» Description of the task: Rewrite the data below, changing every "curve of the road" to "bend in the road" and leaving everything else the same.

» Extracted entries:

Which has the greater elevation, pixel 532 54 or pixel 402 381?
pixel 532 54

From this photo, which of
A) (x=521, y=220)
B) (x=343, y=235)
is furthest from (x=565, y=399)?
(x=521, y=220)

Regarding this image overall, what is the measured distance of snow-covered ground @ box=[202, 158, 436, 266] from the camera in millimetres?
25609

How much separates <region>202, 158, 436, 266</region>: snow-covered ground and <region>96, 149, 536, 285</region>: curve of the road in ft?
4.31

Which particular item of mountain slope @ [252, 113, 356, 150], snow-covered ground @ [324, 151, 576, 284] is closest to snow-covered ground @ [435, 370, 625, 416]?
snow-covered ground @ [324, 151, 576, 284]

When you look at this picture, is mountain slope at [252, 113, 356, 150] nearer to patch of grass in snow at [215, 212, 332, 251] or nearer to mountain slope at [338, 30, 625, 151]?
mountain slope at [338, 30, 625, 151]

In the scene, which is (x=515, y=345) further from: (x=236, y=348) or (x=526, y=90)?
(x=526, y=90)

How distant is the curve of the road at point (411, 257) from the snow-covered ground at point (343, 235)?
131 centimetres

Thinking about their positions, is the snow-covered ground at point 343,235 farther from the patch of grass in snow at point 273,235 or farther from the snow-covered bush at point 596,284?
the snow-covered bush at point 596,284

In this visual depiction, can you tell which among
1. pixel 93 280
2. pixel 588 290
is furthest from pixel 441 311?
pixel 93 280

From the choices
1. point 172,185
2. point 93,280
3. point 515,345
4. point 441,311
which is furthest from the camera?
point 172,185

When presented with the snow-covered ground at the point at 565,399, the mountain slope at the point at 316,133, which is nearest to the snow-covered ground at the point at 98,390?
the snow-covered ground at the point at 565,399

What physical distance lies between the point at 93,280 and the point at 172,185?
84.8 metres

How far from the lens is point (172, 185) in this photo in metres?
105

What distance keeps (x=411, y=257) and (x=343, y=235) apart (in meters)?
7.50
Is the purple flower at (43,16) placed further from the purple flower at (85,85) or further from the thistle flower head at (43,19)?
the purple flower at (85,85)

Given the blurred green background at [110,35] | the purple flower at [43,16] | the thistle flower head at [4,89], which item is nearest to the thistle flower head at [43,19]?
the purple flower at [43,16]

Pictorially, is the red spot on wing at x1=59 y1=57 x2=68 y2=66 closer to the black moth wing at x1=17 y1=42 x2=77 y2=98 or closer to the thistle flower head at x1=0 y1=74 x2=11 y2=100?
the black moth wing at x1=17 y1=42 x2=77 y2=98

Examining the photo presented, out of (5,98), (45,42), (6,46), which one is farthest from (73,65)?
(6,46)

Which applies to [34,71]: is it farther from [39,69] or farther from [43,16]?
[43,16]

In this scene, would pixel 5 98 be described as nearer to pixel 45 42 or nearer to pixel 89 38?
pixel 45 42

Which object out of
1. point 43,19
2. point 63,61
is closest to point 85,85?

» Solution:
Which has the greater elevation, pixel 532 54 or pixel 402 381?
pixel 532 54

From this photo, which of
A) (x=521, y=220)
B) (x=343, y=235)
is furthest from (x=565, y=399)?
(x=521, y=220)

Regarding this image overall, what is the measured distance of snow-covered ground @ box=[202, 158, 436, 266] from the camera in millimetres?
25609

How much separates <region>202, 158, 436, 266</region>: snow-covered ground and <region>96, 149, 536, 285</region>: bend in the road in ft?
4.31

Which particular item of mountain slope @ [252, 113, 356, 150], snow-covered ground @ [324, 151, 576, 284] is closest to snow-covered ground @ [435, 370, 625, 416]?
snow-covered ground @ [324, 151, 576, 284]

When you look at this picture, is mountain slope at [252, 113, 356, 150] nearer to patch of grass in snow at [215, 212, 332, 251] or nearer to mountain slope at [338, 30, 625, 151]?
mountain slope at [338, 30, 625, 151]

In the scene, which is (x=515, y=345) further from: (x=236, y=348) or (x=526, y=90)?
(x=526, y=90)

How distant is the bend in the road at point (411, 257) from the snow-covered ground at point (343, 235)?
131 centimetres

Thinking about their positions, is the snow-covered ground at point 343,235 farther from the patch of grass in snow at point 273,235 or farther from the snow-covered bush at point 596,284?
the snow-covered bush at point 596,284

In this visual depiction, can you tell which among
1. pixel 93 280
2. pixel 588 290
is furthest from pixel 441 311?
pixel 93 280

From the choices
1. point 172,185
2. point 93,280
3. point 515,345
4. point 441,311
which is furthest from the camera?
point 172,185

When presented with the snow-covered ground at the point at 565,399, the mountain slope at the point at 316,133, which is nearest to the snow-covered ground at the point at 98,390?
the snow-covered ground at the point at 565,399

What physical distance lies between the point at 93,280 and the point at 172,185?
84.8 metres

How far from the lens is point (172, 185) in this photo in metres?
105

What distance keeps (x=411, y=257) and (x=343, y=235) apart (in meters)?
7.50
Is the purple flower at (43,16) placed further from the purple flower at (85,85) or further from the thistle flower head at (43,19)?
the purple flower at (85,85)

Given the blurred green background at [110,35] | the purple flower at [43,16] | the thistle flower head at [4,89], which item is nearest to the thistle flower head at [43,19]?
the purple flower at [43,16]

Pictorially, is the red spot on wing at x1=59 y1=57 x2=68 y2=66 closer to the black moth wing at x1=17 y1=42 x2=77 y2=98 or closer to the thistle flower head at x1=0 y1=74 x2=11 y2=100?
the black moth wing at x1=17 y1=42 x2=77 y2=98

Examining the photo presented, out of (5,98), (45,42), (6,46), which one is farthest from (73,65)?
(6,46)

Which applies to [34,71]: is it farther from [39,69] or farther from [43,16]?
[43,16]

In this scene, would pixel 5 98 be described as nearer to pixel 45 42 or nearer to pixel 89 38?
pixel 45 42

Which object out of
1. point 43,19
2. point 63,61
is closest to point 85,85?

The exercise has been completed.